● **BRIEF**: Quote the text of all the entries word for word, leaving out the pictures.

<<<<

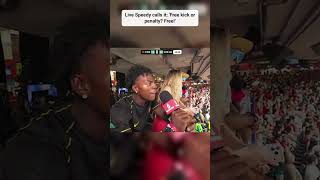 Live Speedy calls it: 'Free kick or penalty? Free!'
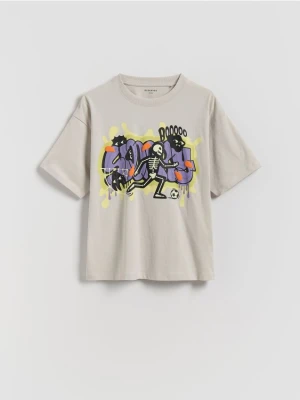 Reserved - T-shirt z nadrukiem świecącym w ciemności - jasnoszary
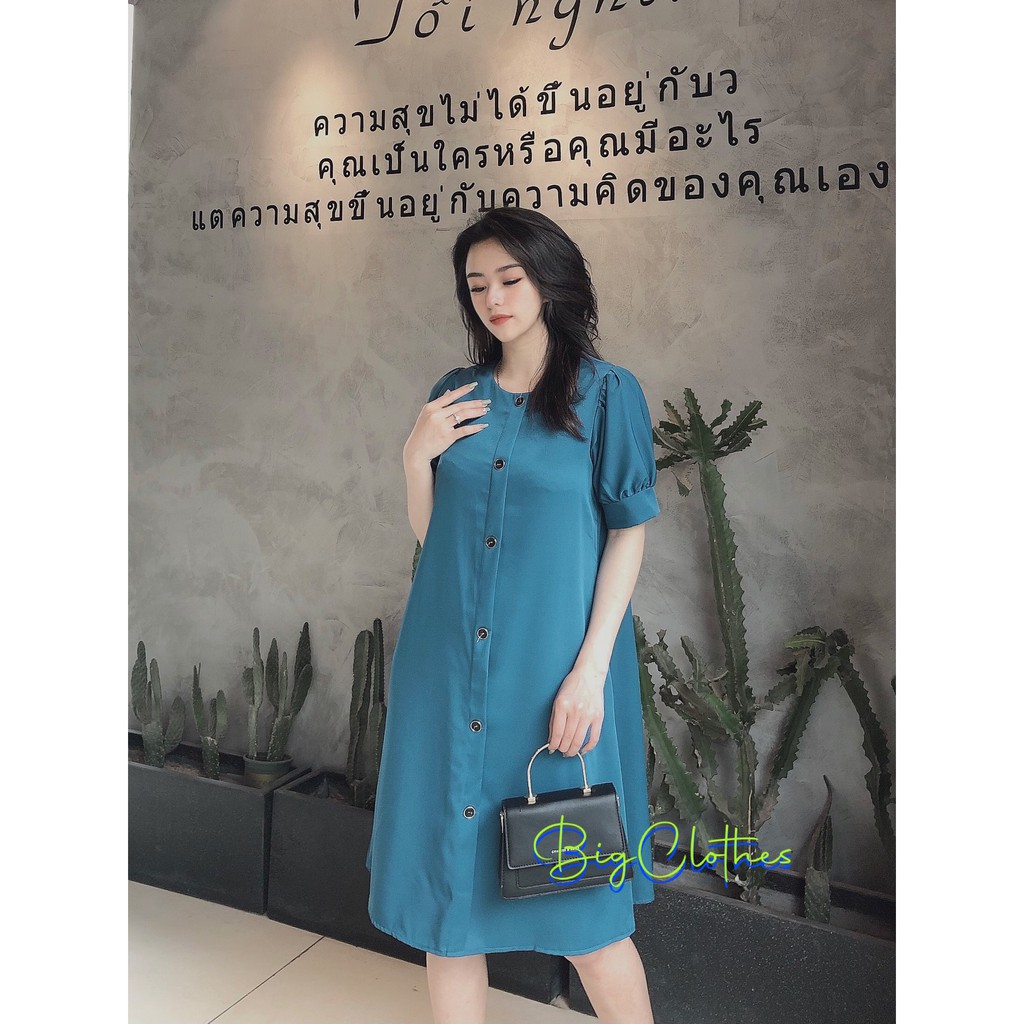 Váy đầm bigsize BigClothes chất lụa xanh công sở BC019 | BigBuy360 - bigbuy360.vn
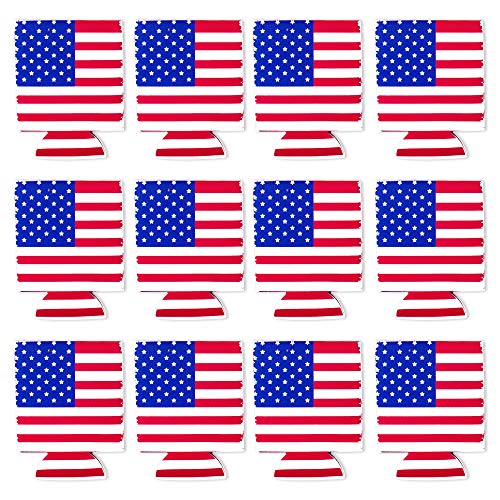 Can Cooler Sleeve 12pcs USA Flag Can Coolers Bulk Patriotic Can Sleeve Neoprene for Can and Bottle 12 oz, Perfect For Veterans Day, and Every Day(USA Flag, 12 Pack)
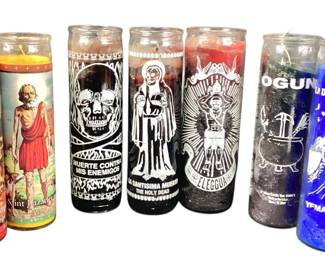 ANMC762 Altar Devotional Candle Lot Seven total candles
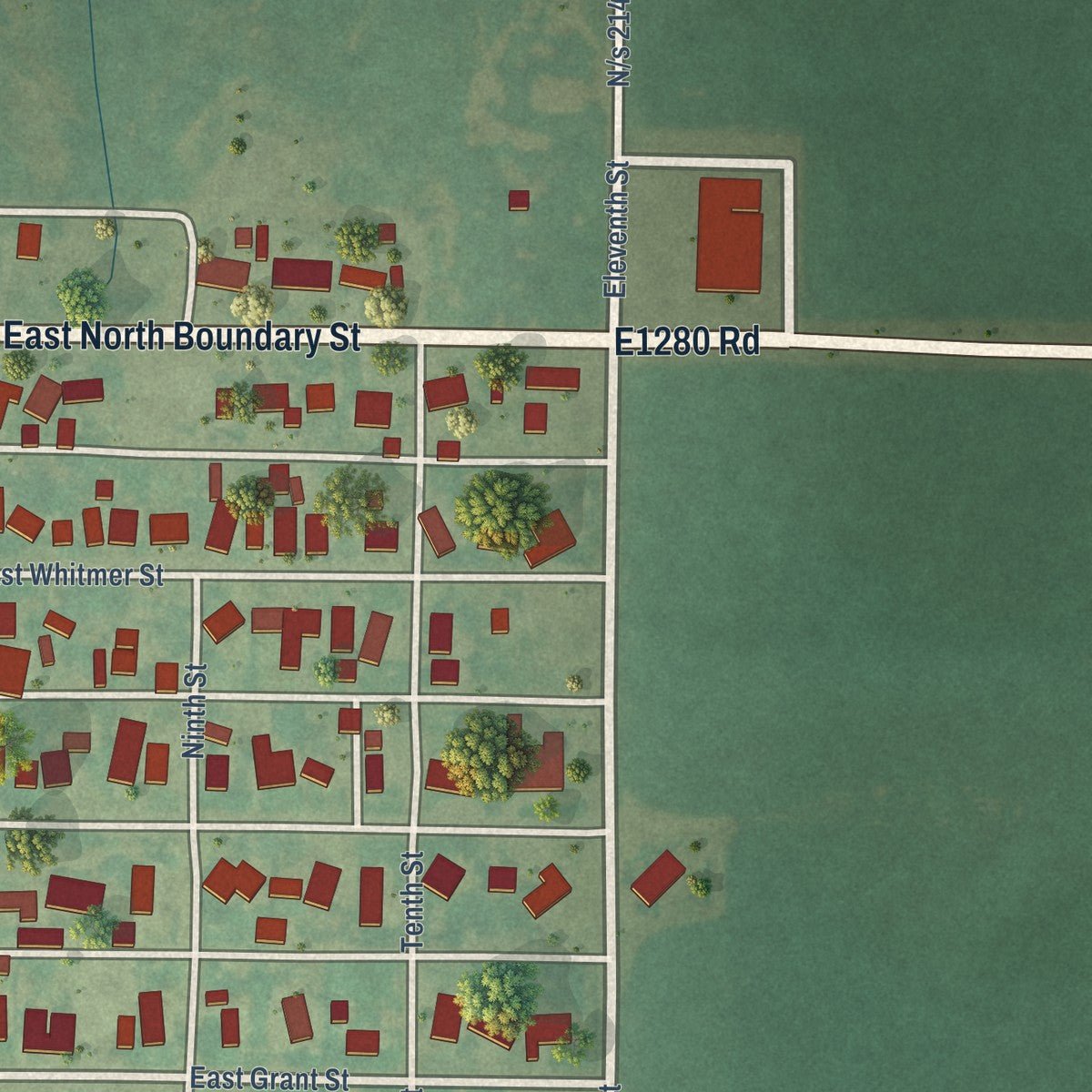 Second close-up of the map of Sentinel, Oklahoma print showing more streets and buildings
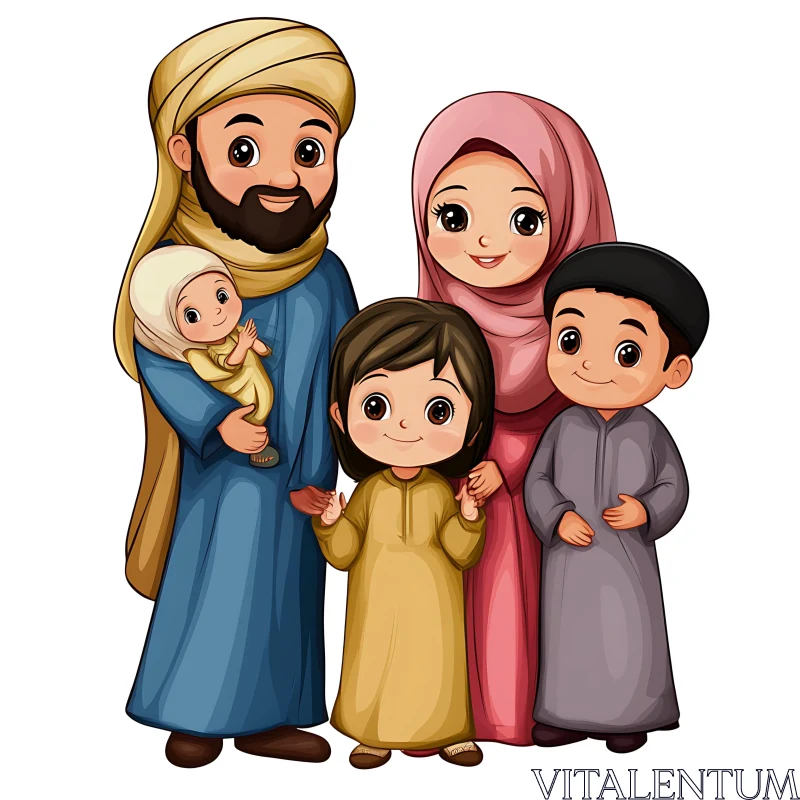 AI ART Cartoon Muslim Family Portrait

>>>>

● **SOLVED PROBLEM**:
 Live Speedy calls it: 'Free kick or penalty? Free!'
 Reserved - T-shirt z nadrukiem świecącym w ciemności - jasnoszary
 Váy đầm bigsize BigClothes chất lụa xanh công sở BC019 | BigBuy360 - bigbuy360.vn
 Can Cooler Sleeve 12pcs USA Flag Can Coolers Bulk Patriotic Can Sleeve Neoprene for Can and Bottle 12 oz, Perfect For Veterans Day, and Every Day(USA Flag, 12 Pack)
 ANMC762 Altar Devotional Candle Lot Seven total candles
 Second close-up of the map of Sentinel, Oklahoma print showing more streets and buildings
 AI ART Cartoon Muslim Family Portrait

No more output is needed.